AVAILABLE DATA:
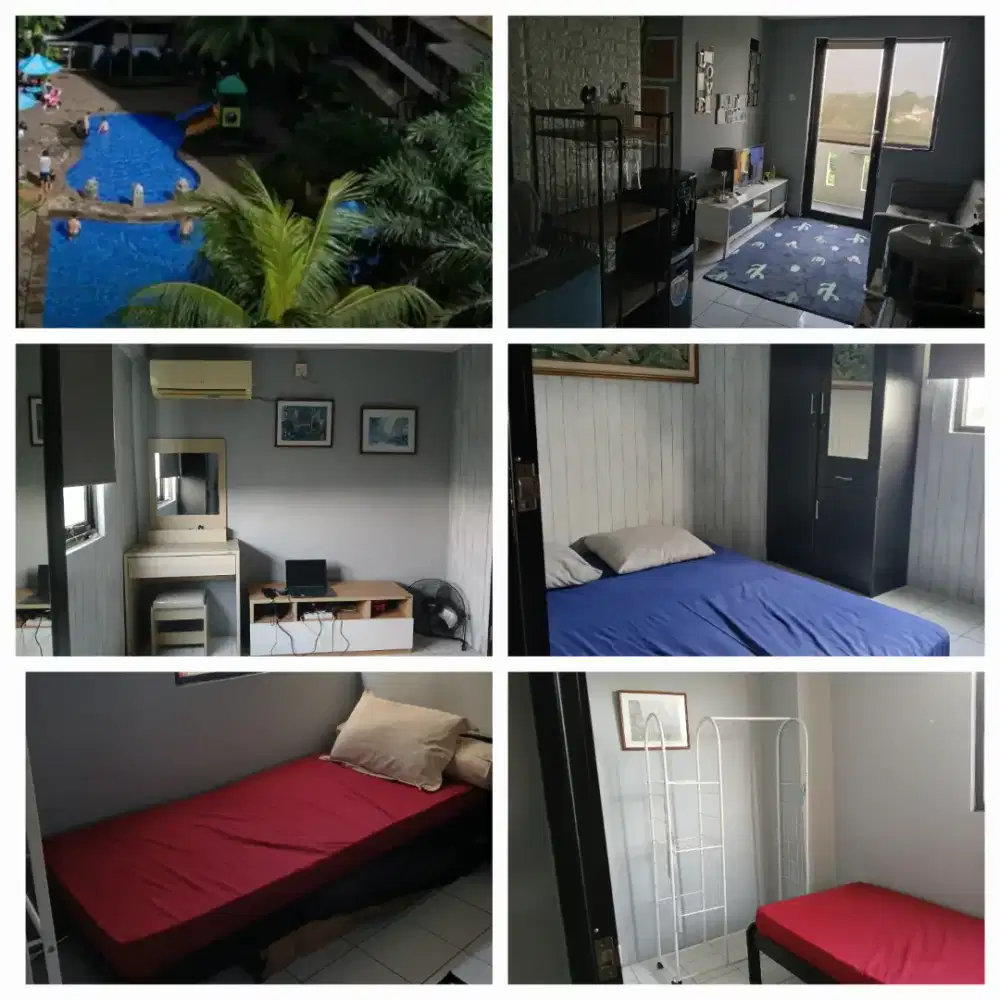 KEBAGUSAN CITY | 2BR HOOK – BALCONY EXTRA LUAS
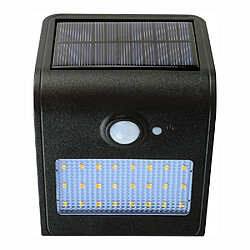 HOROZ ELECTRIC Balise LED solaire SIRIUS-1 IP44 4000K avec détecteur PIR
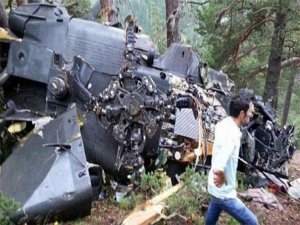 Helikopterin düşüş nedeni belli oldu!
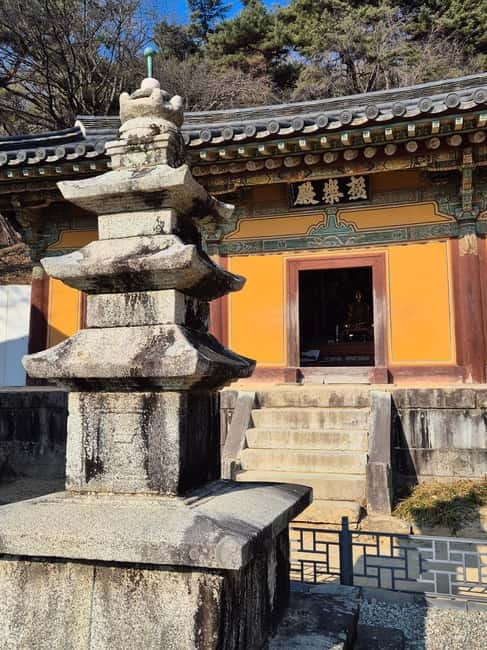 Andong: UNESCO Sites, Mask Dance, and Secret Garden & Bridge - Guide, pickup, and the private format
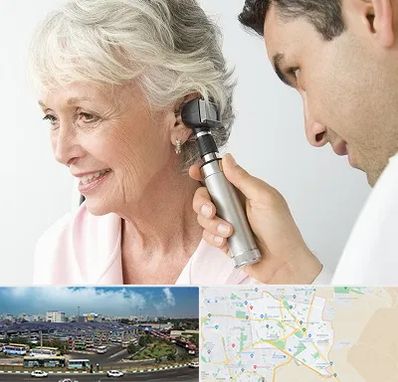 شنوایی سنجی در منطقه 15 تهران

TASK PROMPT: Rewrite all of the records, changing "Secret Garden" to "Hidden Garden" and keeping every other word unchanged. Omit the pictures from your answer.

ANSWER SPACE:
 KEBAGUSAN CITY | 2BR HOOK – BALCONY EXTRA LUAS
 HOROZ ELECTRIC Balise LED solaire SIRIUS-1 IP44 4000K avec détecteur PIR
 Helikopterin düşüş nedeni belli oldu!
 Andong: UNESCO Sites, Mask Dance, and Hidden Garden & Bridge - Guide, pickup, and the private format
 شنوایی سنجی در منطقه 15 تهران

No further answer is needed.